Scientists conducted experiments with tobacco trees. They concluded that bees who feed from tobacco trees soon showed symptoms of a reduced appetite. Other scientists determined that concentrations of the tannin from tobacco trees reduces the corrosion of steel. I’m astounded by the thought that anyone would think about putting this into their lungs.  Nonetheless, the tobacco tree leaves were and still proportedly smoked by California Native Americans in combination with Datura wrightii, the Thorn Apple plant, which is classified as a deliriant, to enhance the spiritual experience. I’ll put this in the myth column until I hear it from a Native American. Experts advise that this is dangerous because both plants induce respiratory depression.


There are still myths that legitimize the smoking of this plant. Mayans inhaled tobacco smoke as long back as 2,000 years. The only tobacco available to them would have been from the tobacco tree. 

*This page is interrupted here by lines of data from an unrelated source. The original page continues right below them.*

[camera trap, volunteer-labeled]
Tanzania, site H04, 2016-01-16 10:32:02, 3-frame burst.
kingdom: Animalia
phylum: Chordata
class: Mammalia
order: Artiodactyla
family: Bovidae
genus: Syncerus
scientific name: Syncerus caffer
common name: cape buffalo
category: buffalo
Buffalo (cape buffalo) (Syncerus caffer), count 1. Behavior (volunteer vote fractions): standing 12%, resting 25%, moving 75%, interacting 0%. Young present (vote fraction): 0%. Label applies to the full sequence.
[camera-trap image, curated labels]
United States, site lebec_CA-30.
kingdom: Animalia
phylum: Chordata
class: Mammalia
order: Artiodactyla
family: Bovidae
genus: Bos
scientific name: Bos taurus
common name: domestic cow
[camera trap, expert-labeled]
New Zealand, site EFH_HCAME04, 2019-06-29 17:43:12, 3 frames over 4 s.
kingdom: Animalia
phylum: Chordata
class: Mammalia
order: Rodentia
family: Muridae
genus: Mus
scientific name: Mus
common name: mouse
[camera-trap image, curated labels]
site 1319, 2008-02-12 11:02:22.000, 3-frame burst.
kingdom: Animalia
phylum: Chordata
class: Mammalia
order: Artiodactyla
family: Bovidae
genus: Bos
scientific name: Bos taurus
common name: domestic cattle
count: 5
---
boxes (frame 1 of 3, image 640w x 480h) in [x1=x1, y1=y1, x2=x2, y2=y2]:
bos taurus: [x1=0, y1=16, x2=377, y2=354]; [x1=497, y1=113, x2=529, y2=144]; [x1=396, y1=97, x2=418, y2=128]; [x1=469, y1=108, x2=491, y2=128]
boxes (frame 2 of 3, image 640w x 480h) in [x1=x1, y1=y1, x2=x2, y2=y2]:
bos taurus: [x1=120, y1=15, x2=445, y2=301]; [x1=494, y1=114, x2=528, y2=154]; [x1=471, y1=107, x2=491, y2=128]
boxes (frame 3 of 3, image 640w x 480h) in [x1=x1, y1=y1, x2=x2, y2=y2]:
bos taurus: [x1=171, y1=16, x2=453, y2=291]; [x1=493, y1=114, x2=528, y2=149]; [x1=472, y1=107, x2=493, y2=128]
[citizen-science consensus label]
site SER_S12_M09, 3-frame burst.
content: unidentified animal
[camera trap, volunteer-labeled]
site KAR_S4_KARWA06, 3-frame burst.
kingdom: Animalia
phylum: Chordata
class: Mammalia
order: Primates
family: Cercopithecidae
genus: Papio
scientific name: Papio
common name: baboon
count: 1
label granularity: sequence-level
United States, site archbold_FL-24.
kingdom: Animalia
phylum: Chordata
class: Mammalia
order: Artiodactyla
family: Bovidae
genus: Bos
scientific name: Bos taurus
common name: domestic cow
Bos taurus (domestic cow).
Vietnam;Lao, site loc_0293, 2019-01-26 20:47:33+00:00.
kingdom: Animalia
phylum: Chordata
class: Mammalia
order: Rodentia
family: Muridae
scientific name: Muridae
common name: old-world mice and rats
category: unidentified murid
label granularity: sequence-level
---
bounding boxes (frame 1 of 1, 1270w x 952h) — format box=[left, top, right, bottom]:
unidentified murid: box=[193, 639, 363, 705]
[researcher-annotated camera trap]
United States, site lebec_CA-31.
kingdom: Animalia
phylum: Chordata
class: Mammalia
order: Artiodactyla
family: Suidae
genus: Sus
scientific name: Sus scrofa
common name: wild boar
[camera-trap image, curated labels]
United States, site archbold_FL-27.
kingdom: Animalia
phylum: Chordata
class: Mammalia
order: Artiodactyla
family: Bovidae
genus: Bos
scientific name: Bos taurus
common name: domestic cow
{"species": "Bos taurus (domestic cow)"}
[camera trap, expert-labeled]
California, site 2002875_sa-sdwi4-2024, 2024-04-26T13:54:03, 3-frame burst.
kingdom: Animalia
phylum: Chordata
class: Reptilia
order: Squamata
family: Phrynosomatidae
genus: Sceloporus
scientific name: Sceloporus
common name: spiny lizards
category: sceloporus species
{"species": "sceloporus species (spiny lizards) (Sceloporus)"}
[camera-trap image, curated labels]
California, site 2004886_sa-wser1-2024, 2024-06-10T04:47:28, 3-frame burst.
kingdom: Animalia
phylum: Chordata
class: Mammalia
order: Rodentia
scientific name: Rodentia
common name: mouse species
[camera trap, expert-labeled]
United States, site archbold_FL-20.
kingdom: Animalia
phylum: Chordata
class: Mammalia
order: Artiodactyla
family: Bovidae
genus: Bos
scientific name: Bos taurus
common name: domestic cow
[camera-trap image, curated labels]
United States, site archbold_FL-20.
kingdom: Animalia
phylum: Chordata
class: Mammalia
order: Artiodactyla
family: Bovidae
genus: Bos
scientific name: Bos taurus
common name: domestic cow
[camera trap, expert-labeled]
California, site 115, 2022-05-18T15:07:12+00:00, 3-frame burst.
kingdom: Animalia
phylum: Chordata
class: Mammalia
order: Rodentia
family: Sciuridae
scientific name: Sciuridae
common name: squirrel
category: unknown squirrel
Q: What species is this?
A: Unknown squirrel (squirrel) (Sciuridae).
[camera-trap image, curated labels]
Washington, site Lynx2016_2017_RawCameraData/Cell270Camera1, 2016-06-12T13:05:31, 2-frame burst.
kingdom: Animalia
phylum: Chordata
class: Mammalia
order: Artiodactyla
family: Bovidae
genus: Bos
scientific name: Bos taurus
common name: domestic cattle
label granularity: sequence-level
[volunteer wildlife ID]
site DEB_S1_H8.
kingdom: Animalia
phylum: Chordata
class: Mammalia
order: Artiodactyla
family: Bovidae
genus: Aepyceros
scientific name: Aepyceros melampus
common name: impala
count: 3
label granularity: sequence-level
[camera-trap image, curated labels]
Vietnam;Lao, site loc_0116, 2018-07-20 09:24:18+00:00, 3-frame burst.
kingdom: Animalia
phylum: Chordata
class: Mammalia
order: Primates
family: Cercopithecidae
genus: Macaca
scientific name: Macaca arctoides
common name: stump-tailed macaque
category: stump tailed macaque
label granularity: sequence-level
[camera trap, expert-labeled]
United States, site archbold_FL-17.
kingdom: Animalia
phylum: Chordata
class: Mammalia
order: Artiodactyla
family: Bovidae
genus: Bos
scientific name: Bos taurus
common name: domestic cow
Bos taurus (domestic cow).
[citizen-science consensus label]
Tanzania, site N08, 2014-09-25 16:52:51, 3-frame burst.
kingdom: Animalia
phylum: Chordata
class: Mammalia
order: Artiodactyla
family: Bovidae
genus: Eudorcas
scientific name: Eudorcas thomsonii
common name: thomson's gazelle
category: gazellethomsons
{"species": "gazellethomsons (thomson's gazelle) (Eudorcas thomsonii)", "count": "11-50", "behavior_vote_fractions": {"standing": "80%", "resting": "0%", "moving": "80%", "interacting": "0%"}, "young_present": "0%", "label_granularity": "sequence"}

As scary as this side of the tobacco tree story is, there is always another side to every story. The pharmacognosy (study of medicine derived from natural sources) of the tobacco tree offers medicinal remedies. Native Americans prepared a poultice with fresh wild tobacco leaves, using it externally to alleviate pain. Dried tobaccoo tree leaves were rolled and smoked as a remedy for headaches and gout. Jean Nicot, a French ambassador to Portugal (which is where the term ”˜nicotine’ came from), believed that tobacco was an effective medication to treat headaches and gout.

I think its use as a pesticide is a good choice.